Records -- current status
Brian Goetz
brian.goetz at oracle.com
Thu Apr 12 01:22:50 UTC 2018
On 4/11/2018 7:46 PM, Stephen Colebourne wrote:
> On 16 March 2018 at 18:55, Brian Goetz <brian.goetz at oracle.com> wrote:
>> There are a number of potentially open details on the design for records.
>> My inclination is to start with the simplest thing that preserves the
>> flexibility and expectations we want, and consider opening up later as
>> necessary.
> I'd like to agree, but I fear that what is proposed is too
> restrictive, and that it will be an attractive nuisance, especially
> given the large cliff edge (acknowledged by the docs as being a
> problem, but I worry "wait" for the improvements in classes may get
> overtaken by other more pressing concerns). The cliff egde is my
> biggest concern with records.
Yes, I would expect no other reaction. And we are well aware of all of
the issues you've raised.
> Having to redeclare all fields as constructor parameters when
> validating in a primary constructor would be unhelpful boilerplate -
> I'm not clear if that is still required.
No, that's been resolved.
>> - Additional instance fields. These are a much bigger concern. While the
>> primary arguments against them are of the "slippery slope" variety, I still
>> have deep misgivings about supporting unrestricted non-principal instance
>> fields, and I also haven't found a reasonable set of restrictions that makes
>> this less risky.
> This is a big deal for me. We use additional fields all the time.

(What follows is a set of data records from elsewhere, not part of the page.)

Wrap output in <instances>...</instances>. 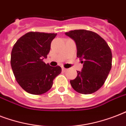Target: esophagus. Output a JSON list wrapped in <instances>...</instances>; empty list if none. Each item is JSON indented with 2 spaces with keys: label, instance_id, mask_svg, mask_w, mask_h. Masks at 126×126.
Wrapping results in <instances>:
<instances>
[{
  "label": "esophagus",
  "instance_id": "obj_1",
  "mask_svg": "<svg viewBox=\"0 0 126 126\" xmlns=\"http://www.w3.org/2000/svg\"><path fill=\"white\" fill-rule=\"evenodd\" d=\"M67 69H65V68H64V67H62V71H64V72L67 71Z\"/></svg>",
  "mask_w": 126,
  "mask_h": 126
}]
</instances>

Yes, I understand your concern.
> The field could be hidden, say by a `cached` keyword to any method:
>
> public cached String name() {
> return firstName + " " + surname;
> }
Yes, this is one of the middle grounds being considered.
> Those fields are not part of the state. They do not get used in equals
> or hashCode.
Yes, but the only way to prevent that is to prevent anyone from
overriding equals/hashCode. Which is equally unpopular. Right now both
are restricted, until we figure out which we are better off relaxing on.

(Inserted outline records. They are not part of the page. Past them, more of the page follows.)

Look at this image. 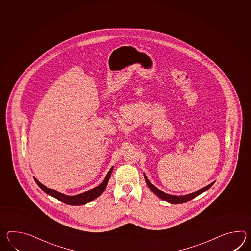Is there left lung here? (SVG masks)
I'll use <instances>...</instances> for the list:
<instances>
[{"instance_id": "1", "label": "left lung", "mask_w": 251, "mask_h": 251, "mask_svg": "<svg viewBox=\"0 0 251 251\" xmlns=\"http://www.w3.org/2000/svg\"><path fill=\"white\" fill-rule=\"evenodd\" d=\"M144 177H145L146 184H147V185L149 186V188H150L153 193H155L159 198H161L162 200L167 201V202L173 203V204L184 203V202H186V201H188L192 200L193 198H195L197 195H201V193L207 191V190L209 189V188L212 186V184H214V182H212V184H208L205 187L198 190V191H196L195 193H192V194H189V195H179L178 196V195H169V194H167V193H164L161 190L157 189L156 186L151 184V182L149 181V179L147 178L145 174H144Z\"/></svg>"}]
</instances>
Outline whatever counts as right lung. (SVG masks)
<instances>
[{
    "instance_id": "add662e5",
    "label": "right lung",
    "mask_w": 251,
    "mask_h": 251,
    "mask_svg": "<svg viewBox=\"0 0 251 251\" xmlns=\"http://www.w3.org/2000/svg\"><path fill=\"white\" fill-rule=\"evenodd\" d=\"M112 169H113V167L109 170V172L105 176V179L103 180V182L100 185H98V186H96L95 188L89 190V191H86L84 193L76 195H64V194L57 192L56 190L48 188L47 186H45L44 184H41L36 178H34V180L39 187L44 191L46 194L55 197L57 200L61 201L64 203L68 204V205H83V204H85L87 202L95 200V198H97L98 196H100L103 193V191L106 189V186H107L108 182H109Z\"/></svg>"
}]
</instances>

> Fields being final by default with a non-final keyword seems OK,
> although perhaps `mutable record`
Can we please have a moratorium on syntax niggling until the semantics
are nailed down?
>
> - Caching of hashCode() is vital for performance in certain cases
> where object used as a Map key. Not having this feature would prevent
> use of records in use cases where it really makes sense. This feature
> could be done for all immutable records, or it could be opt in. This
> is a must have for me.
Oh, well, if its a must have for you, we'll get right on it ;)
Seriously, we're well aware of this issue.
> - Records add the ability to convert data in and out in a standard way
> by a standard field name, exactly as needed by serialization
> frameworks and similar. However, there is currently no library
> proposal to provide an abstraction across records, JavaBeans and other
> classes representing data. I think it would be a mistake to introduce
> records without also introducing a library providing that abstraction
> into the java.base module.
>
The machinery for pattern matching will be that common link. By
providing a "principle deconstructor" (and matching it with a
constructor of the same descriptor), you say to frameworks "here's how
to scoop out my data, freeze it, and reconstitute me later."